The Impact of Covid-19 on Value Based Care Programs

Impact-of-Covid-19-on-Value-Based-Care-Programs

With the advent of the COVID-19 pandemic, many ACOs who had enrolled in program models prior to the pandemic were stuck feeling uncertain about the savings goals they’d be able to achieve. In a survey of ACOs across the country conducted in 2020, the majority of respondents reported they were considering leaving the program due to unforeseen risk. 

The transition to coordinated care models, such as NGACOs, requires systematic changes across infrastructure, personnel, and the operations of an organization. Not only do real changes have to be made internally, this paradigmatic shift towards value-based care requires a concordant rethinking by physicians and organizational leaders alike. 

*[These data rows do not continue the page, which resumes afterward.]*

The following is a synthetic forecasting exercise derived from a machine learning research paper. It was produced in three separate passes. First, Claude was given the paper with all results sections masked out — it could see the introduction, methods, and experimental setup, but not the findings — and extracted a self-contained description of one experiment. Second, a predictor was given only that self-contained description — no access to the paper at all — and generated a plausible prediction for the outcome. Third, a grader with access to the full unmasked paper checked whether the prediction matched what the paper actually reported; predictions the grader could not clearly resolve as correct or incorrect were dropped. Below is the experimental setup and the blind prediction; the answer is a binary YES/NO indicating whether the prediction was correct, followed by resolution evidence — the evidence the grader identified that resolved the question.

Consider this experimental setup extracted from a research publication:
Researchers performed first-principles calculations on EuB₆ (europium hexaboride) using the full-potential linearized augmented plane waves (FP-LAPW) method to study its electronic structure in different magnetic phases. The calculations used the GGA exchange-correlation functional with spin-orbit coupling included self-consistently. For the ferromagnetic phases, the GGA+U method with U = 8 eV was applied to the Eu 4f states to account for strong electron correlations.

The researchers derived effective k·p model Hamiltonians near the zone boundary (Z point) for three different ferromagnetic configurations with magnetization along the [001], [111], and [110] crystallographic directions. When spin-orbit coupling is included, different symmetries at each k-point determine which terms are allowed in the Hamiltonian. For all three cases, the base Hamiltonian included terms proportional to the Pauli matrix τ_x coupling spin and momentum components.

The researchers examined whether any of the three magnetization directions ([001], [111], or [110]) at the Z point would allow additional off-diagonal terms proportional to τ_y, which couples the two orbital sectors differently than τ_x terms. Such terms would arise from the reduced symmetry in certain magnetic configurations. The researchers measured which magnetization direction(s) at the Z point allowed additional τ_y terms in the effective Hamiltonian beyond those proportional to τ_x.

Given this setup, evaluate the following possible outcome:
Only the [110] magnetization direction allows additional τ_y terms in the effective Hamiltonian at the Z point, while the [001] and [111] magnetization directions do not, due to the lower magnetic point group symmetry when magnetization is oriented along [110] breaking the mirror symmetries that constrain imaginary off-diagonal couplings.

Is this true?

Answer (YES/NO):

For many ACOs though, this sense of uncertainty was not warranted: Pre-pandemic estimates ballpark the impact of COVID-19 on Medicare spending between $38.5 billion and $114 billion for the 2020 calendar year. However, in reality Medicare spending was ~7% lower, across the board, between 2019 and 2020. These decreases are not to indicate that patients were not getting sick, but rather, the sheer volume of routine medical checkups, procedures, and ambulatory health services that patients postponed offset the costs of care precipitated by COVID-19. 

While it remains unclear the extent to which forgone health services during the pandemic impacted overall spending, one thing is certain: just because people stop seeing their PCP does not mean they do not need to. There will therefore likely be a long-term impact of ‘pent up demand’ and deteriorated health due inconsistent health management during the pandemic. Countless studies emphasize the direct connection between routine primary care visits and lower health costs. Large portions of the population are getting by on a bad ankle or another health ailment because they would rather not risk catching COVID-19 from a trip to the clinic. Unfortunately, this drop in utilization results in PCPs missing out on revenue that comes from volume-oriented Medicare fee-for-service. 

However, as vaccination rates rise, and the impact of the pandemic hopefully abates in the coming months, much of the healthcare system will have to shift its focus away from management of COVID care and towards managing the world of other health issues that patients continue to face. With so many people forgoing care during 2020/21, the pent up demand will place strain on the healthcare system, primarily for PCPs. We recently wrote about the challenges that Primary Care Physicians will face in the coming years, in recognition of the growing gap between demand and supply of primary care services. Whether we have fully turned the corner regarding COVID-19 recovery is yet to be determined, but what is clear is that the impact of the pandemic will exacerbate these trends.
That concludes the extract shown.